What does change people’s minds — and poll after poll has shown this — are relationships. In fact, the Washington Post Poll in 2008 that showed that half of Americans have a negative view toward Islam also proved that the greatest determinant for a person’s views on this was whether or not they knew a single Muslim. If you just know in the most peripheral sense one other Muslim, then that cuts nearly in half your negative views of Islam because what you recognize, again, not in a rational sense but in an emotional sense, that this person is dealing with the same economic and political anxieties as you are. That they are struggling to feed their kids and get them to college — just like you; that their aspirations and fears are just the same as yours. And just to make this personal: That’s precisely why my focus over the last year and from here on out will be not so much on trying to explain Islam to people or educate them on Muslim culture or the Middle East — I’ll still do that. But my focus is now on the arts and literature, music and television, because the arts are the universal language that can help break down the walls that separate people and cultures in a way that no amount of information can.

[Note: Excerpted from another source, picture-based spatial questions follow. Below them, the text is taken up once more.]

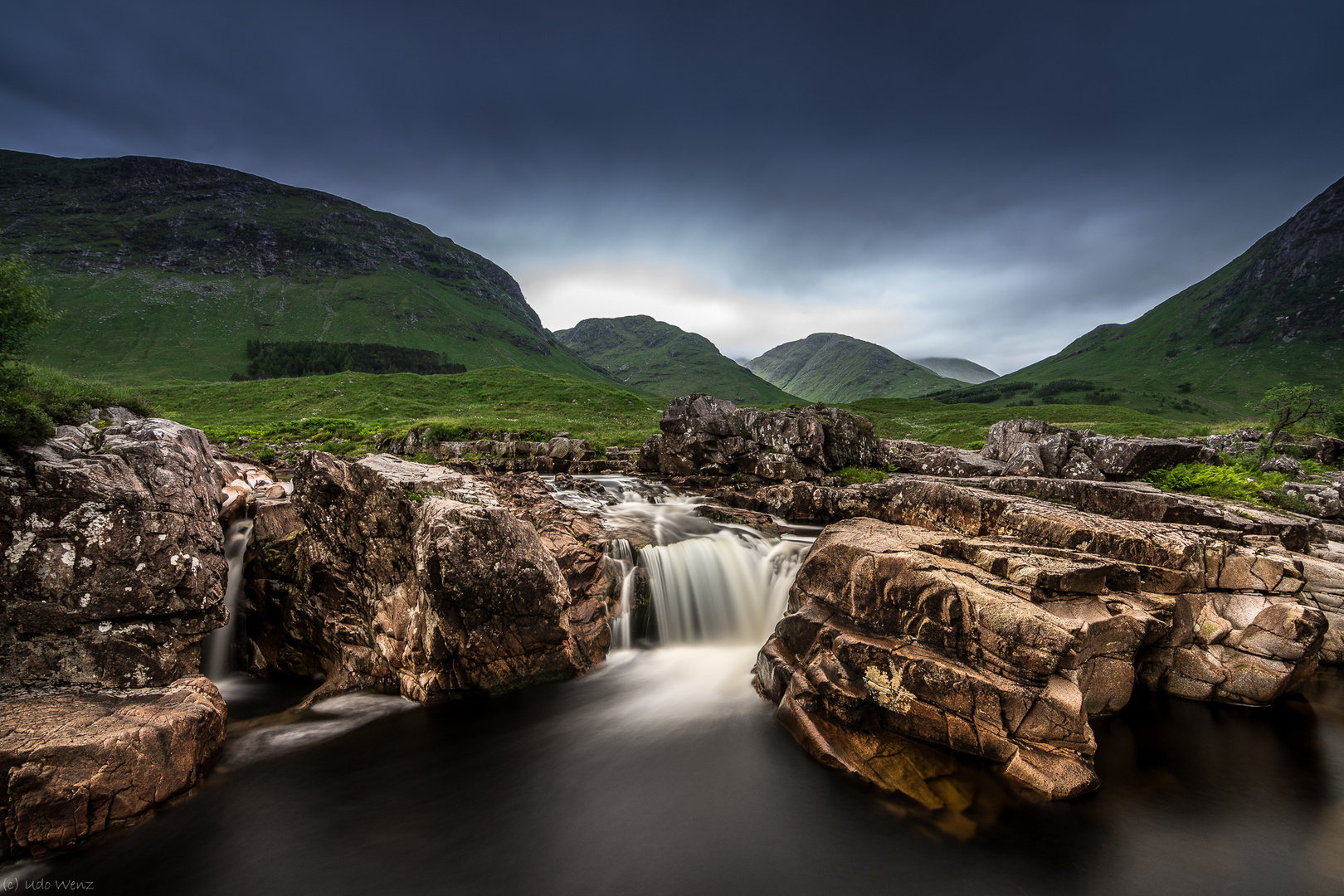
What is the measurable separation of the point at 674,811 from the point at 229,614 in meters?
11.7

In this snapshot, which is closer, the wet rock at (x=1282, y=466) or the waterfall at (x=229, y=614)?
the waterfall at (x=229, y=614)

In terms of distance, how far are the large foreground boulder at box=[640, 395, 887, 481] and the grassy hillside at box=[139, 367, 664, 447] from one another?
501 inches

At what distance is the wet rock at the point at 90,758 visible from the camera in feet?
22.9

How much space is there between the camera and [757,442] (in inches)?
1189

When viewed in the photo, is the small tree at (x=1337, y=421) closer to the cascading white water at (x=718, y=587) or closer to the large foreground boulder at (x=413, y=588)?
the cascading white water at (x=718, y=587)

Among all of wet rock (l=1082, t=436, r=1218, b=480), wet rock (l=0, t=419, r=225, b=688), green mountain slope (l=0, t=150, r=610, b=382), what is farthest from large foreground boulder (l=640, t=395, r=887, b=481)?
green mountain slope (l=0, t=150, r=610, b=382)

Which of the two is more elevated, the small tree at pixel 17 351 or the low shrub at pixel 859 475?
the small tree at pixel 17 351

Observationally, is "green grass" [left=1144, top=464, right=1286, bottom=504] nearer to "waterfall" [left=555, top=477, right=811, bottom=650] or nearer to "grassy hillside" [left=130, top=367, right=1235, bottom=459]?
Result: "waterfall" [left=555, top=477, right=811, bottom=650]

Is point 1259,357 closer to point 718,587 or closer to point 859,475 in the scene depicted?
point 859,475

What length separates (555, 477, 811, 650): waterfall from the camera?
15102 millimetres

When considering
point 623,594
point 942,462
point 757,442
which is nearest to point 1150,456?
point 942,462

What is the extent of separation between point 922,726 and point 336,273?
250 metres

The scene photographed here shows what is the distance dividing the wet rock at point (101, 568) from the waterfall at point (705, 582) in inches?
389

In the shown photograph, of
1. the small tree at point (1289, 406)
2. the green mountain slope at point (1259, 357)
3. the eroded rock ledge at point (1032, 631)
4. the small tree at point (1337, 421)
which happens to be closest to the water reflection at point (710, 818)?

M-M: And about Europe, what are some solutions for that society?
RA: I think that Muslims in Europe have a much bigger uphill battle because of the institutionalization of Islamophobia. The fact that you have laws eradicating religious rights along with successful political parties running almost exclusively on an anti-Muslim platform. It’s hard to imagine those things happening in the United States. But in a way the answer is the same. It is going to be through relationships; it is going to be through the power of the second and third generation of immigrants to find a comfortable reconciliation between their identities, values and mores as Muslims and the values and mores of Europe. But it’s happening. The kind of Islam that is coming out of Europe is so unique, so culturally European that scholars like myself actually have a term for it. We call it “Euro-Islam.” It is a distinct form of European Islam and particularly in this new post-9/11 generation, which doesn’t have the timidity of their parents causing them to want to be isolated from the rest of European society, while demanding their rights as Europeans. That’s the generation that I think is going to shape Europe. But it’s also going to take time.